Coronal heating driven by random foot point motions: the effects of magnetic field topology

We investigate the effects of magnetic field geometry on energy injection and dissipation, current sheet formation, magnetic reconnection rates and plasma dynamics in the solar corona when energized by random foot point motions. Using a series of 3D magnetohydrodynamics simulations, we compared the effects of high- and low-amplitude random velocity drivers acting on two different initial magnetic fields; (a) a uniform field case and (b) a tectonics case, in which the field is anchored in localized flux patches. In all simulations, the imposed drivers stress the field, generating small scales and leading to energy dissipation through Ohmic and viscous heating.
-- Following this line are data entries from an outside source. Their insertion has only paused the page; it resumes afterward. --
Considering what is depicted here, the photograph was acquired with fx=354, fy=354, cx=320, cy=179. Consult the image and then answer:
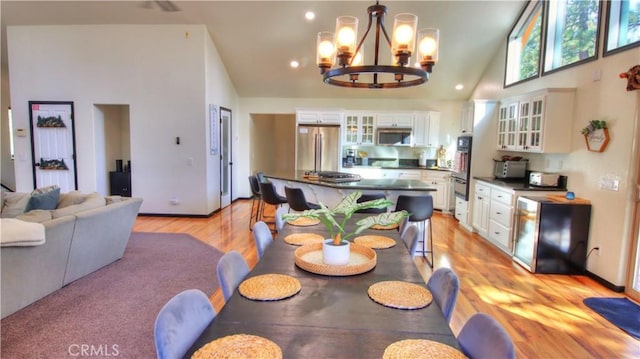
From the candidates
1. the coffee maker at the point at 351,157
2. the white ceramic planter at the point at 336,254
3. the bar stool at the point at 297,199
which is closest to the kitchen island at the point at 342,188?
the bar stool at the point at 297,199

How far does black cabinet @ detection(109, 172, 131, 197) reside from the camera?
6.86 metres

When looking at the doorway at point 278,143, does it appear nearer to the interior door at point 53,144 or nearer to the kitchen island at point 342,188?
the interior door at point 53,144

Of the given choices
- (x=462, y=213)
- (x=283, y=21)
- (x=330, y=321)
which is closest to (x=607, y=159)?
(x=462, y=213)

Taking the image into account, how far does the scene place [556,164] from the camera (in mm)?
4703

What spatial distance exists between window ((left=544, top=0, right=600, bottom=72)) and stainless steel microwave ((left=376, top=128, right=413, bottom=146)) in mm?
3076

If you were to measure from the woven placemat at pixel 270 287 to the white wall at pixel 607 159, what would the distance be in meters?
3.60

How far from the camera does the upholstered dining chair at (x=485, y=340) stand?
1166 mm

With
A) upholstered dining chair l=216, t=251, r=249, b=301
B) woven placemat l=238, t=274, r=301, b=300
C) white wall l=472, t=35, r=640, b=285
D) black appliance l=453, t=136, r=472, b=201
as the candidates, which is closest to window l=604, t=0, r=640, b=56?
white wall l=472, t=35, r=640, b=285

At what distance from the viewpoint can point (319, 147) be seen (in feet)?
25.3

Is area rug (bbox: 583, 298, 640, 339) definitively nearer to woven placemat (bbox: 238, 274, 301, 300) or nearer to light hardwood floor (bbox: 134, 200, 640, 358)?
light hardwood floor (bbox: 134, 200, 640, 358)

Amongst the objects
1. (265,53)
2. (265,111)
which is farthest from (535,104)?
(265,111)

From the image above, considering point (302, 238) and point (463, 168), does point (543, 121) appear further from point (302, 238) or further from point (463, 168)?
point (302, 238)

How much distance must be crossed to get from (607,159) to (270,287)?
394 centimetres

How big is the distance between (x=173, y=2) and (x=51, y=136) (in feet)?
11.1
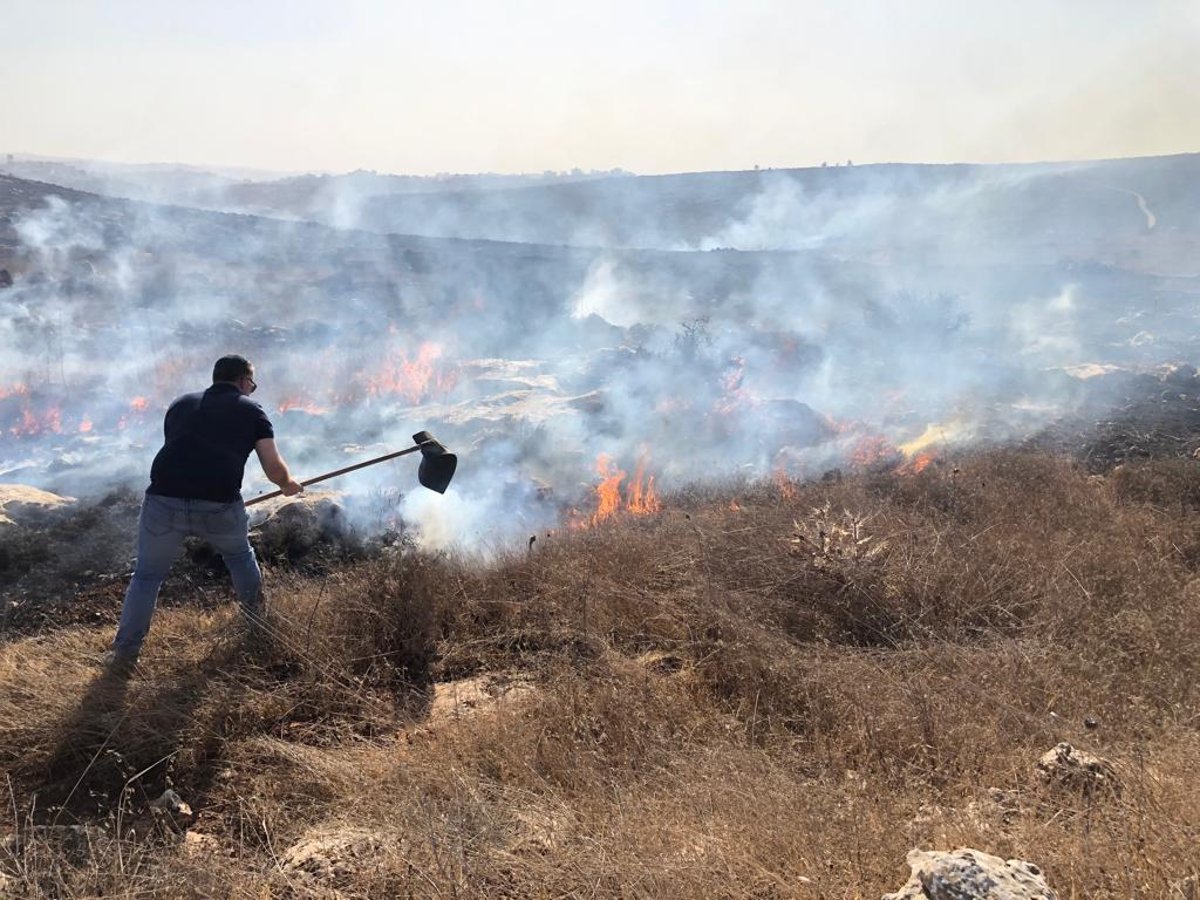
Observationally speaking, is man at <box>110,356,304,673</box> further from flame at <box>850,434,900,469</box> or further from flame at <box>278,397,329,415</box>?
flame at <box>278,397,329,415</box>

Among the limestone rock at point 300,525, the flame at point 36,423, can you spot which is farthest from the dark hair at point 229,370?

The rates of energy injection, current formation, magnetic reconnection, and the associated energy dissipation are higher when the field is concentrated in flux patches at the simulation boundary. As such, expected heating rates are larger with a tectonics field. However, when high-amplitude driving is imposed on an initially uniform field, flux patches spontaneously form as the field evolves to become a tectonics field. As a result, energy injection and dissipation rates converge to become independent of the initial field state in the high-amplitude cases. As coronal field foot points are typically embedded in concentrated flux patches, we confirm that tectonics is a viable model for coronal heating. Unsurprisingly, we find that the nature of an initial field only influences heating rates as long as this field persists. However, whether solar atmospheric heating is dominated by transverse foot-point motions, as considered here, or by flux emergence events remains an unanswered question.